The emotional trend chart shows that user 1's negative emotional state is always frequent, and multiple Weibo messages are frequently sent in a short period of time to express strong and concentrated emotions. Negative emotions make up 59% of Weibo texts, and the negative emotions of a single Weibo text can reach −18, drawing the attention of relevant staff. These crises can be avoided if timely and appropriate interventions are implemented. College students are the most active group of Internet users. With the rapid advancement of information technology, the Internet has become an indispensable part of college students' study and life, allowing them to keep up with current events, obtain information, express emotions, and have fun. As a result, establishing a good network position and providing good network mental health education has become a new requirement for the development of college mental health education.
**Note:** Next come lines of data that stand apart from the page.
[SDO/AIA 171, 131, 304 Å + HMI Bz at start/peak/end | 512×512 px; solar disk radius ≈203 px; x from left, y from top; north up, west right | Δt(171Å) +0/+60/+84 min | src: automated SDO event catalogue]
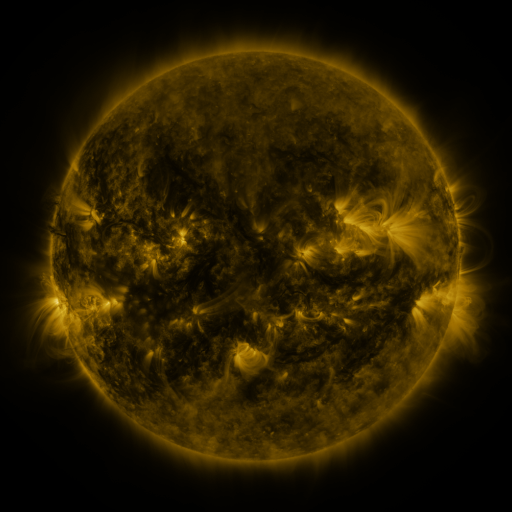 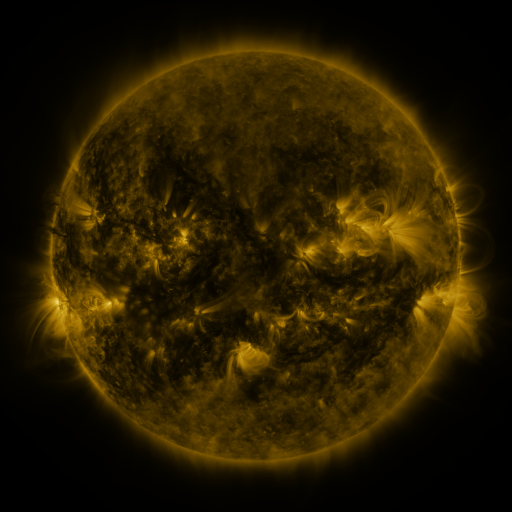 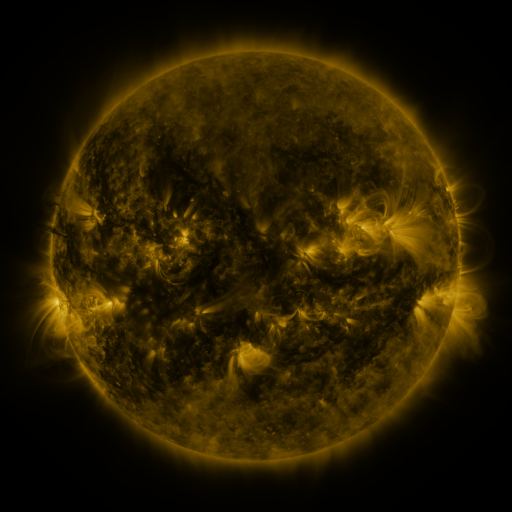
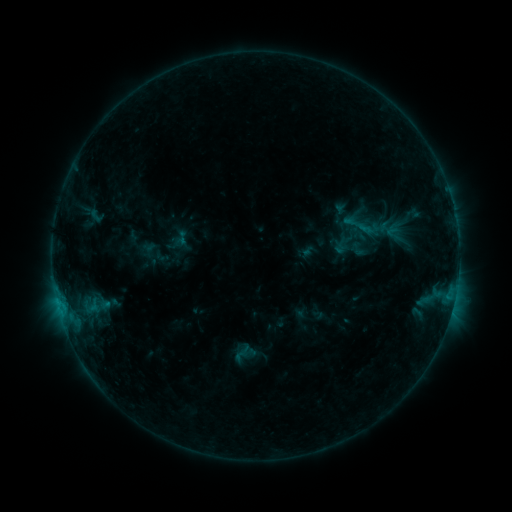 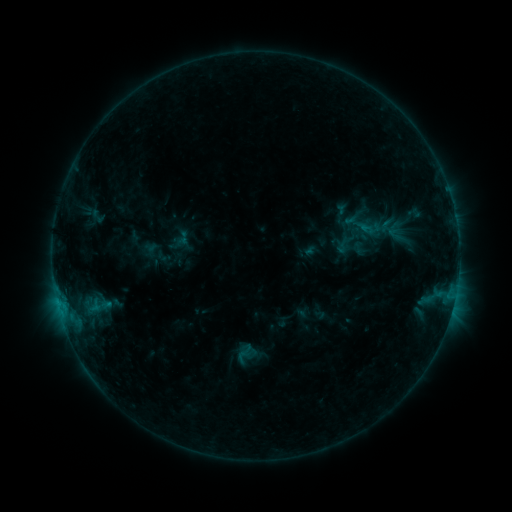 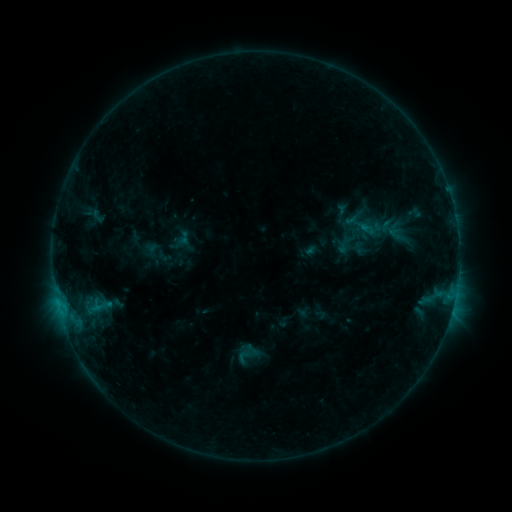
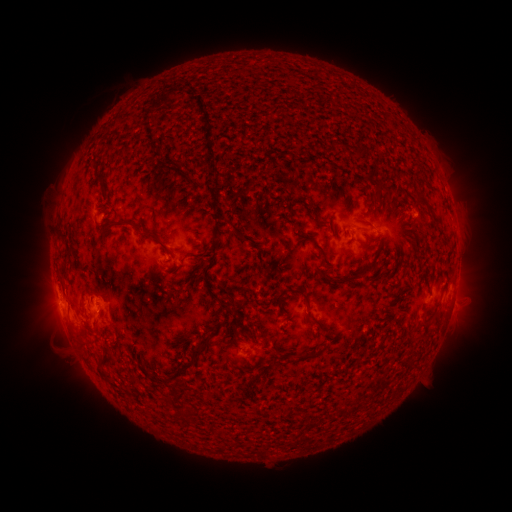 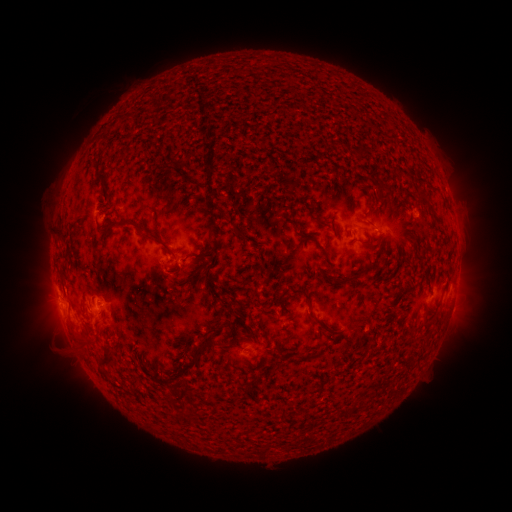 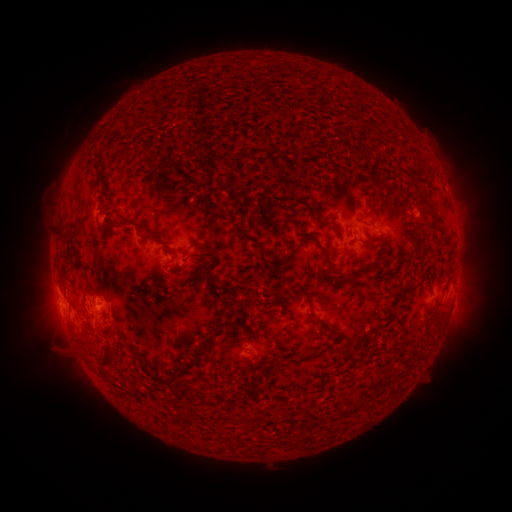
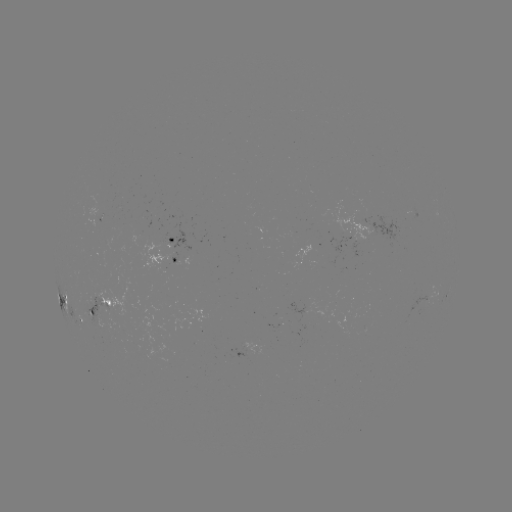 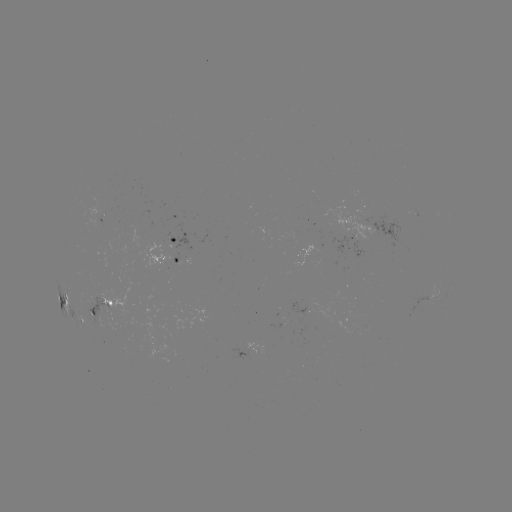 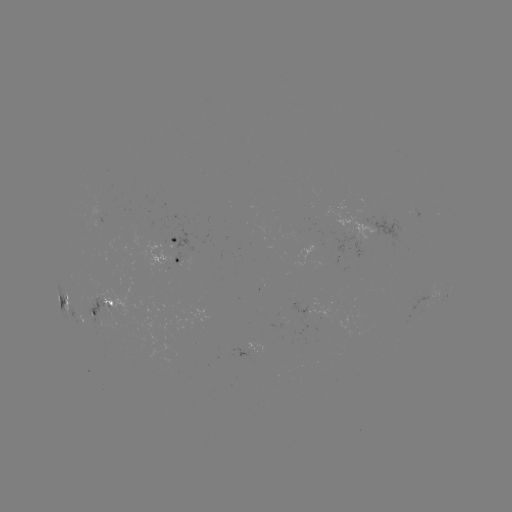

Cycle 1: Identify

Compared with the traditional mental health education, online mental health education has a unique advantage, that is, college students can receive psychological services at any time through the mental health education website without being limited by time and space. Focus on online tutoring, online communication and discussion, so that confused students can broaden their thinking in time and solve various problems and puzzles in their study and life in time and strengthen the network mental health education team. With the development of network technology, the school will soon cultivate a new type of mental health education team, which will network the psychological dynamics, psychological changes, and psychological needs of college students and provide services and services scientifically.
5. Conclusions
Mental health education for college students is a challenging foundational, systematic, and innovative project. In some ways, this is not only a problem that exam-oriented education has left us with in the past, but also a demand of today's rapidly evolving society. The highly volatile and efficient evaluation model driven by Big Data is useful for addressing college students' mental health issues. The average accuracy rate of a mental health education model created by college students using fine-grained parallel computing programming is 84.86%. The model can effectively reveal the changing trend of students' psychological characteristics if it can accurately understand their mental health status. The accuracy of Chinese emotional analysis can be improved by utilizing bilingual knowledge, including Chinese and English, and constructing a relatively complete and detailed dictionary of emotional norms of Chinese vocabulary. Experiments show that the method proposed in this paper can produce good results, but it still has flaws. In the next step, this paper will investigate the aforementioned aspects in order to develop a more appropriate method in the field of psychological early warning.
Data Availability
The data used to support the findings of this study are included within the article.
Conflicts of Interest
The author declares no conflicts of interest.
Acknowledgments
This study was supported by the Specialized Project of Jiang’su Educational Science during the “13th Five-Year Plan”: Study and Practice on “2P5E″Teaching Model of Ideological and Political Theory Courses in Secondary Vocational School under the Background of “Teaching is for not Teaching” (grant no. YZ - b/2020/01) and Suzhou Vocational Education Association Special Key Topic: “Good Water” culture into secondary vocational ideological and political teaching practice research (grant no. Szzjzd202005).